_Work to be completed_
Please return each of the entries exactly, minus their pictures.

Collected data entries:
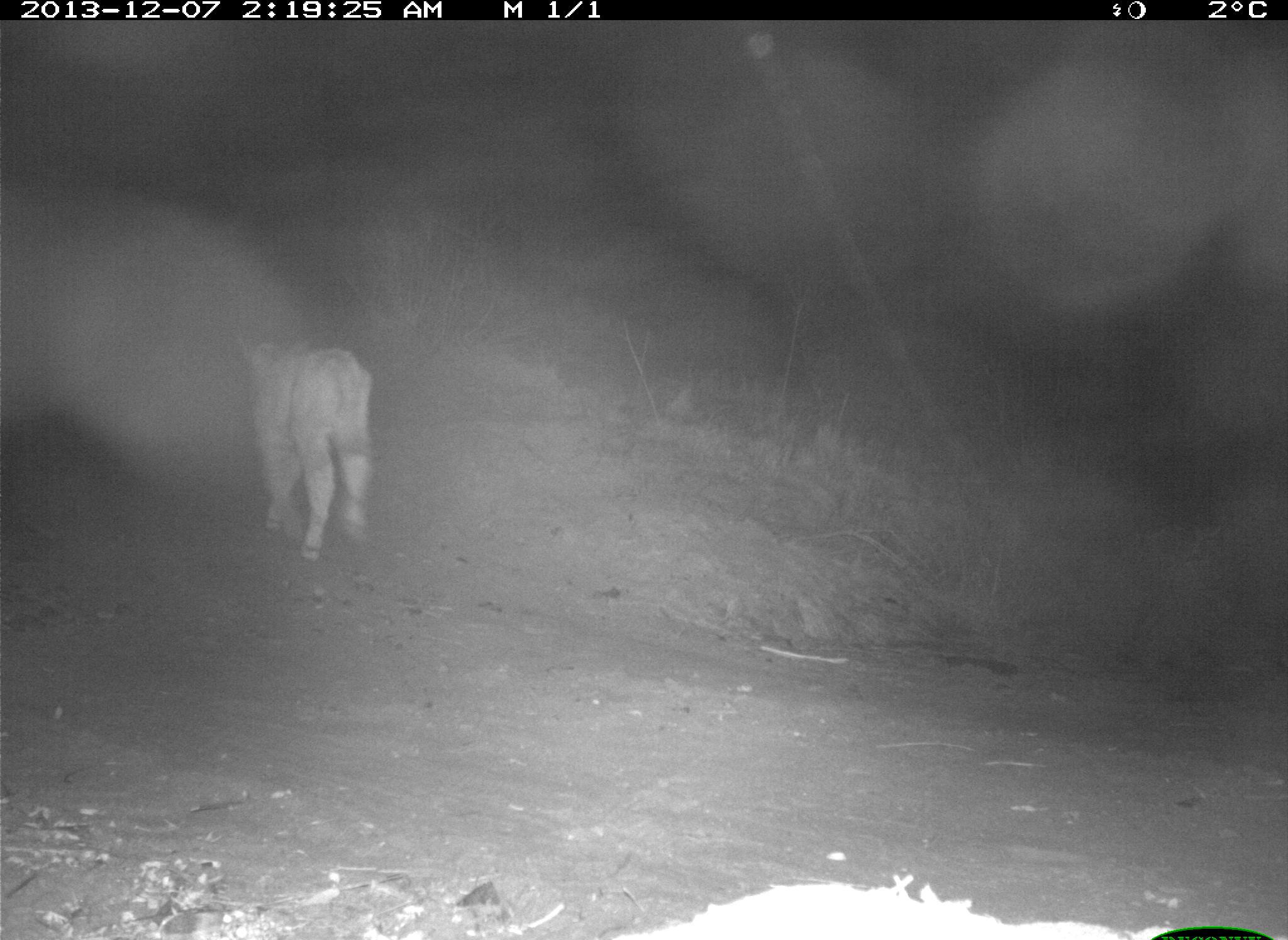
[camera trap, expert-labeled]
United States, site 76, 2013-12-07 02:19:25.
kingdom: Animalia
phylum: Chordata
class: Mammalia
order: Artiodactyla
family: Bovidae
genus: Bos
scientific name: Bos taurus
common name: cow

_Reply_
[camera trap, expert-labeled]
United States, site 76, 2013-12-07 02:19:25.
kingdom: Animalia
phylum: Chordata
class: Mammalia
order: Artiodactyla
family: Bovidae
genus: Bos
scientific name: Bos taurus
common name: cow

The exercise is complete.